Text section
[START]
Krishna Pandit

Personal information
- Full name: Krishna Pandit
- Date of birth: 29 August 1998 (age 27)
- Place of birth: Chandigarh, India
- Position: Forward

Youth career
- AIFF Regional Academy
- Minerva Punjab

Senior career*
- Years: Team / Apps / (Gls)
- 2016–2017: Minerva Punjab / 8 / (1)
- 2018–: Goa B
- 2018–: → Gokulam Kerala (Loan)

International career
- 2013–2014: India U16
- 2015: India U19

= Krishna Pandit =

Indian footballer

Krishna Pandit (born 29 August 1998) is an Indian professional footballer who plays as a forward for FC Goa B in the Goa Professional League.
[END]
Information provided
[START]
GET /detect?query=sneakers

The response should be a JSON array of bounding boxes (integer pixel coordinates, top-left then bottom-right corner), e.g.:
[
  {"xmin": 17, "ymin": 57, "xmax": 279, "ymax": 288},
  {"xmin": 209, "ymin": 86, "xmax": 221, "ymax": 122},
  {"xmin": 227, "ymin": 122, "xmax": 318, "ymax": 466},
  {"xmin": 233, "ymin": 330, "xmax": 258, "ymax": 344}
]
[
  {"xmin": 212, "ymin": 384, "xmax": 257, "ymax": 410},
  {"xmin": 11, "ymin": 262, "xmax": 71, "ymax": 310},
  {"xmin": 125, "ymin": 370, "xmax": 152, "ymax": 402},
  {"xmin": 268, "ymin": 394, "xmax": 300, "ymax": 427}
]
[END]
What this exercise asks
1. Duplicate the Krishna Pandit text from "Youth career" up to and including "Gokulam Kerala (Loan)".
2. According to the Krishna Pandit text, where was he born?

Task answers
1.
Youth career
- AIFF Regional Academy
- Minerva Punjab

Senior career*
- Years: Team / Apps / (Gls)
- 2016–2017: Minerva Punjab / 8 / (1)
- 2018–: Goa B
- 2018–: → Gokulam Kerala (Loan)

2. Chandigarh, India